Then we started the DBCC CheckDB. The following Traceflags were active:
--DBCC TRACEON (2549, -1)
--DBCC TRACEON (2562, -1)
--DBCC TRACEON (1118, -1)

You can look these up at:
http://blogs.msdn.com/b/saponsqlserver/archive/2011/12/22/faster-dbcc-checkdb-released-in-sql-2008-r2-sp1-traceflag-2562-amp-2549.aspx  and  http://sqlperformance.com/2012/11/io-subsystem/minimize-impact-of-checkdb

Baseline 1: DBCC against a 5 GB, no Computed Columns Database

We need to know how long a DBCC check will take on a “normal” database. To get to a version of the software that has computed columns, we upgraded from an earlier version.  First we did the command against a previous version of the database:

 /* DBCC command for V.noComputedCols database */
 /* DBCC command for 7.5 database */
 DBCC CHECKDB ([DBCC_TEST5GB]) WITH NO_INFOMSGS, ALL_ERRORMSGS
/* Run DBCC check without indexes */
 Duration: 103985 ms.
 CPU time: 71663 ms.

Baseline 2: DBCC against a 5 GB,  database with computed columns disabled.

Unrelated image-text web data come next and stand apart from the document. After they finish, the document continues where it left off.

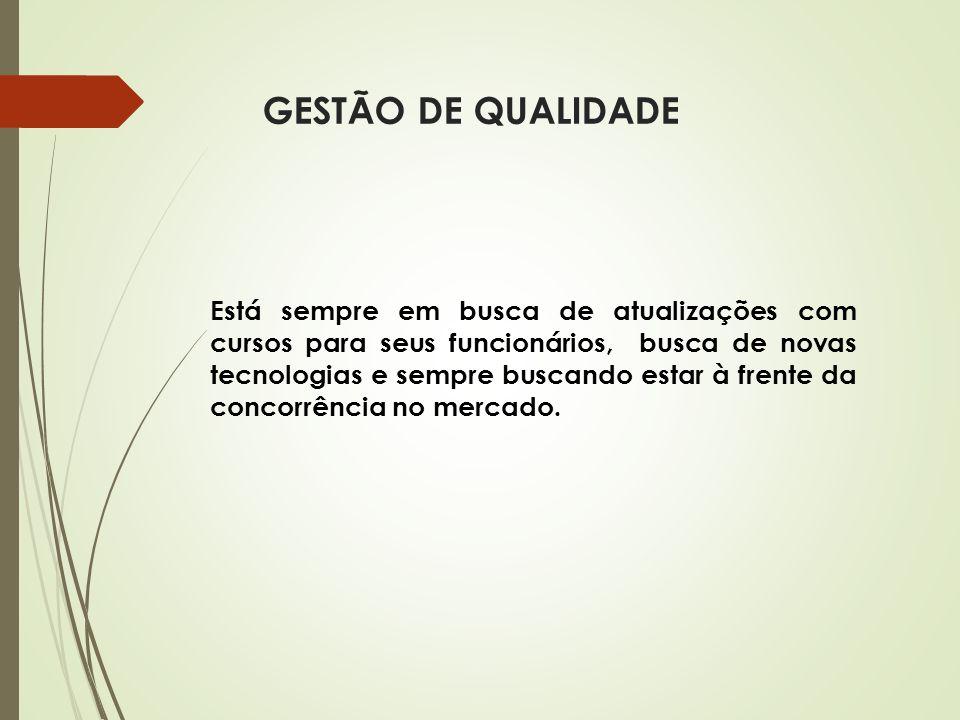 GESTÃO DE QUALIDADE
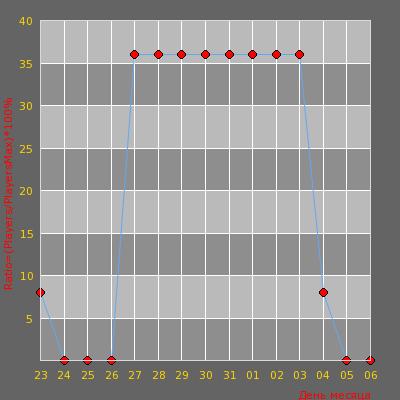 Статистика посещаемости сервера Public [18+] | BleSSeD.Ru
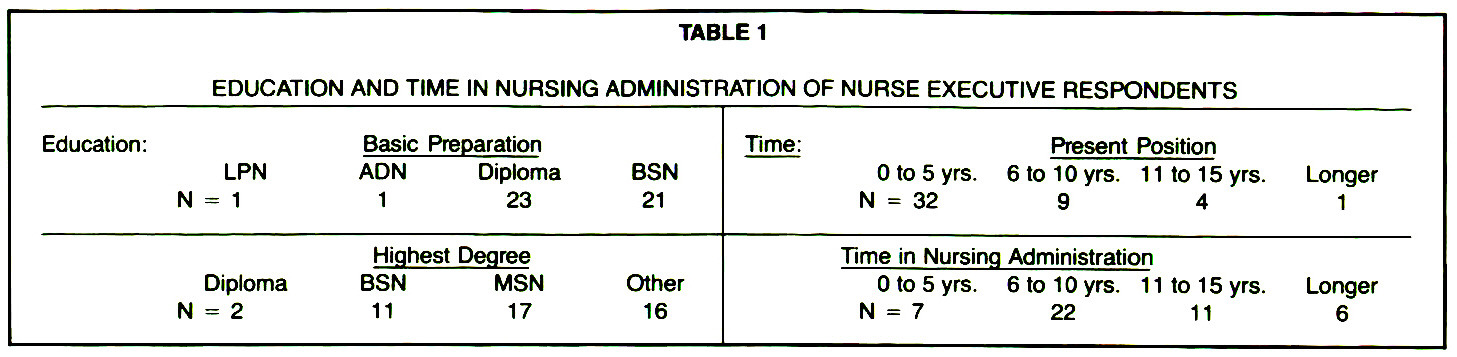 TABLE 1EDUCATION AND TIME IN NURSING ADMINISTRATION OF NURSE EXECUTIVE RESPONDENTS
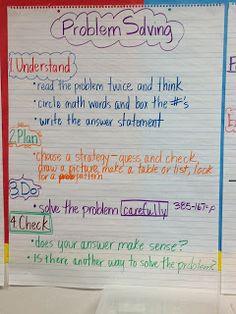 Math Coach's Corner: 5th Grade Anchor Charts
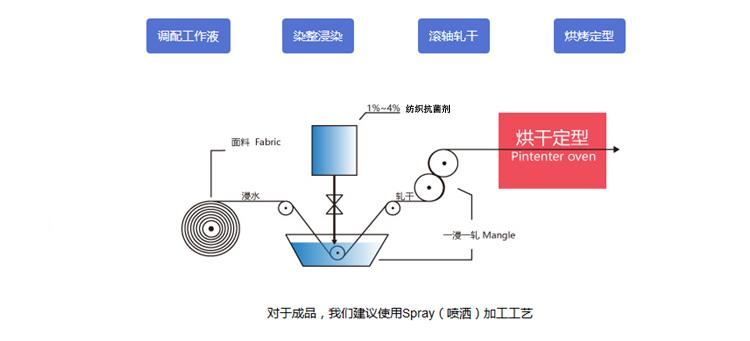 纺织抗菌剂染整定型工艺展示图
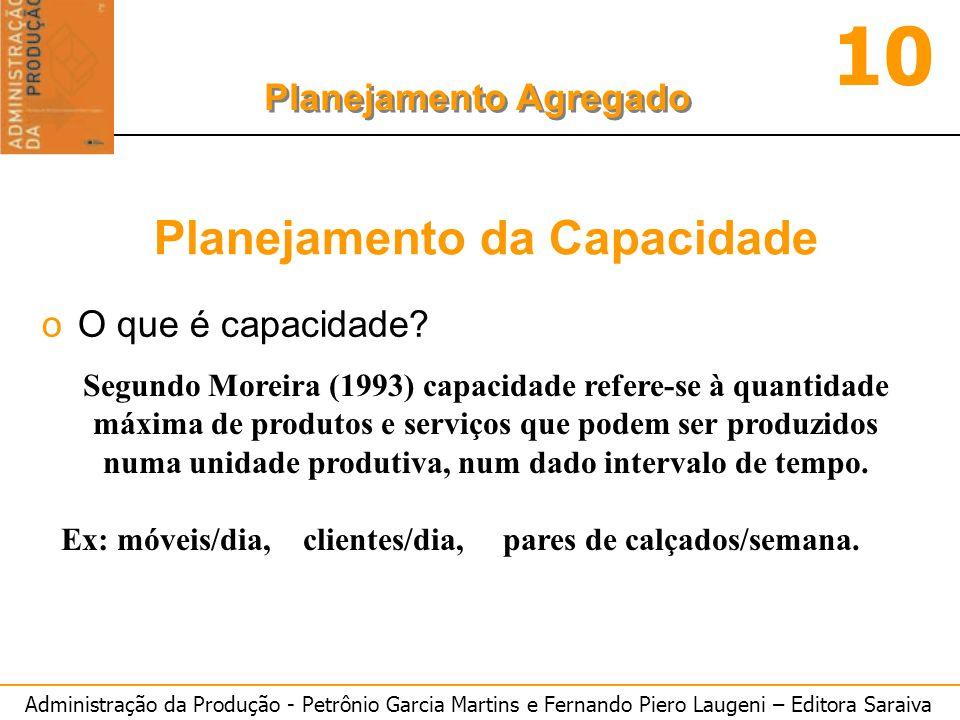 Administração da Produção - Petrônio Garcia Martins e Fernando Piero Laugeni – Editora Saraiva 10 Planejamento Agregado Planejamento da Capacidade oO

The previous database was upgraded to a version with computed columns. To establish foundation, we took a baseline with Computed columns disabled.  This was to look for possible differences introduced by the upgrade.

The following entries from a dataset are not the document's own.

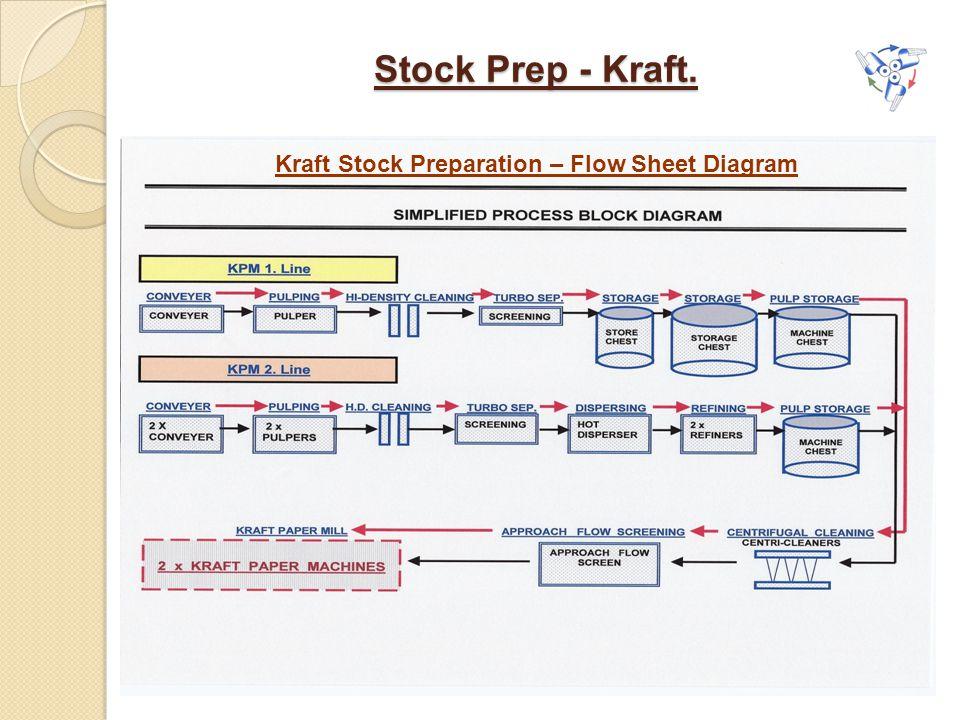 Stock Prep - Kraft. Kraft Stock Preparation – Flow Sheet Diagram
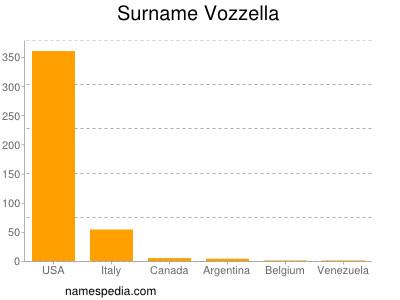 Surname Vozzella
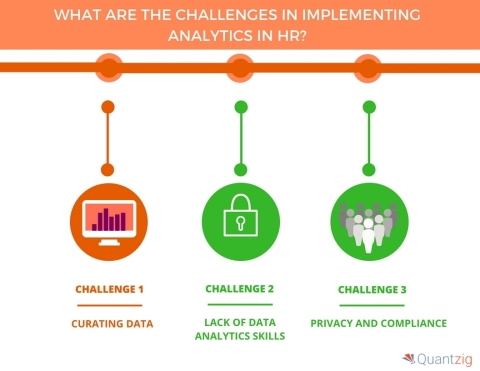 What Are the Challenges in Implementing Analytics in HR. (Graphic: Business Wire)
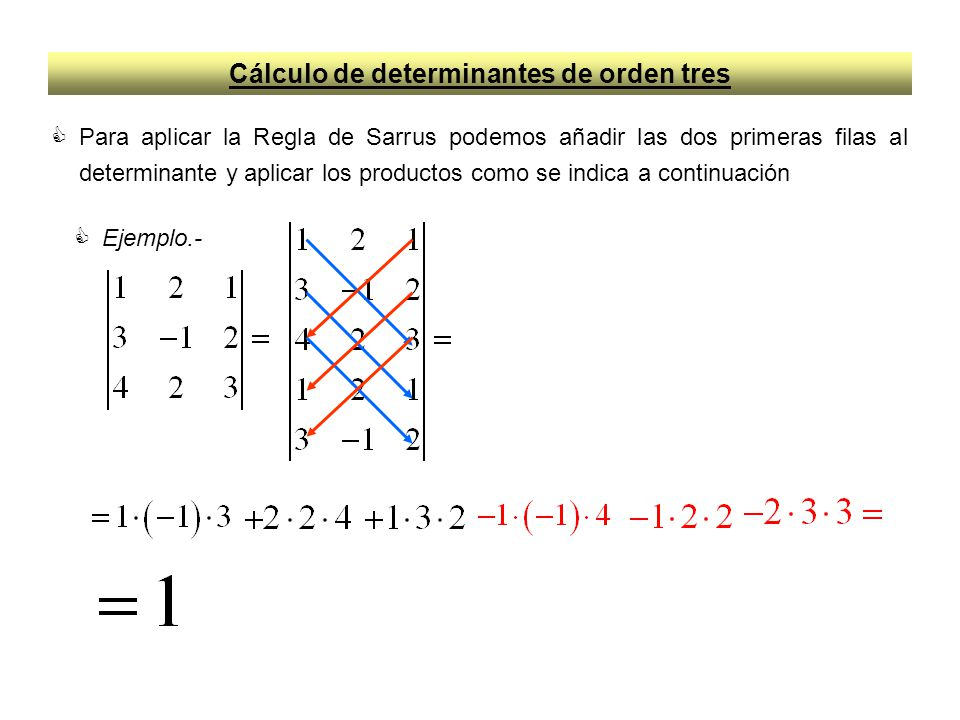 Cálculo de determinantes de orden tres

/* Disable indexes on computed columns */
ALTER INDEX [IX_1003669_RI] ON [EDDSDBO].[Document] DISABLE
ALTER INDEX [IX_1003671_RI] ON [EDDSDBO].[Document] DISABLE
ALTER INDEX [IX_1035456_RI] ON [EDDSDBO].[Document] DISABLE


Ran a DBCC command:

 /* DBCC command for disabled Computed Columns database */
 DBCC CHECKDB ([DBCC_TEST5GB_CC]) WITH NO_INFOMSGS, ALL_ERRORMSGS
 /* Run DBCC check without indexes */

Results:

Duration: 33003 ms.
CPU time: 70056 ms.

Experiment 1: DBCC with Computed columns on against a 5 GB database

To get the database back to where it needs to be, we rebuild the computed column indexes.

/* Rebuild indexes */
ALTER INDEX [IX_redacted_1] ON [EDDSDBO].[Document] REBUILD
ALTER INDEX [IX_redacted_2] ON [EDDSDBO].[Document] REBUILD
ALTER INDEX [IX_redacted_3] ON [EDDSDBO].[Document] REBUILD

Then run the DBCC

 /* DBCC command for enabled Computed Columns database */
 DBCC CHECKDB ([DBCC_TEST5GB_CC]) WITH NO_INFOMSGS, ALL_ERRORMSGS/* Run DBCC check without indexes */
Duration: 147264 ms.
CPU time: 81358 ms.

Baseline 3 : 430 GB database with disabled computed column indexes.

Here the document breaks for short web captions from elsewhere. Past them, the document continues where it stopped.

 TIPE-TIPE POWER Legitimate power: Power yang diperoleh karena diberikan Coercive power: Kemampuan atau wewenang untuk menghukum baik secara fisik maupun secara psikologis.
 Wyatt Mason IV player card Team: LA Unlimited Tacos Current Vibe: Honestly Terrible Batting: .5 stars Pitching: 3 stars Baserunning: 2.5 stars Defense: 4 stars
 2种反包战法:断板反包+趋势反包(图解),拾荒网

Next, to establish our multiplier, we ran against a 428.48 GB Database.  Having already established that the CheckDB time ran with negligible differences, we ran it again with the same three computed columns, but with them disabled.

The table with the computed columns sported a hefty 269.418 gigabytes.

/* Disable indexes on computed columns */
ALTER INDEX [IX_redacted_1] ON [redacted].[EDDSDBO].[Document] DISABLE
ALTER INDEX [IX_redacted_2] ON [redacted].[EDDSDBO].[Document] DISABLE
ALTER INDEX [IX_redacted_3] ON [redacted].[EDDSDBO].[Document] DISABLE
/* Run DBCC */
DBCC CHECKDB ([DBCC_TEST430GB]) WITH NO_INFOMSGS, ALL_ERRORMSGS
/* Indexes Disabled

SQL Server Execution Times:

Duration: 9705874 ms.
CPU Time: 4391135 ms.
This (9705874 ms) is 2.69 hours (161.7 minutes)

 /* Rebuild indexes */
ALTER INDEX [IX_redacted_1] ON [EDDSDBO].[Document] REBUILD WITH (ONLINE = ON)
ALTER INDEX [IX_redacted_2] ON [EDDSDBO].[Document] REBUILD WITH (ONLINE = ON)
ALTER INDEX [IX_redacted_3] ON [EDDSDBO].[Document] REBUILD WITH (ONLINE = ON)
Index Rebuild time: 00:01:59.003  (about 2 minutes)

Experiment 2: Run CheckDB on large, production-grade data set with enabled computed column indexes

/* Run DBCC */
/* DBCC command for 8.2 database */
DBCC CHECKDB ([DBCC_TEST430GB]) WITH NO_INFOMSGS, ALL_ERRORMSGS

SQL Server Execution Times:

Duration: 10846102 ms.
CPU time: 4689156 ms.

Conclusions

To fully understand what is happening during a DBCC CheckDB of database computed columns, check out this blog post from Paul Randall.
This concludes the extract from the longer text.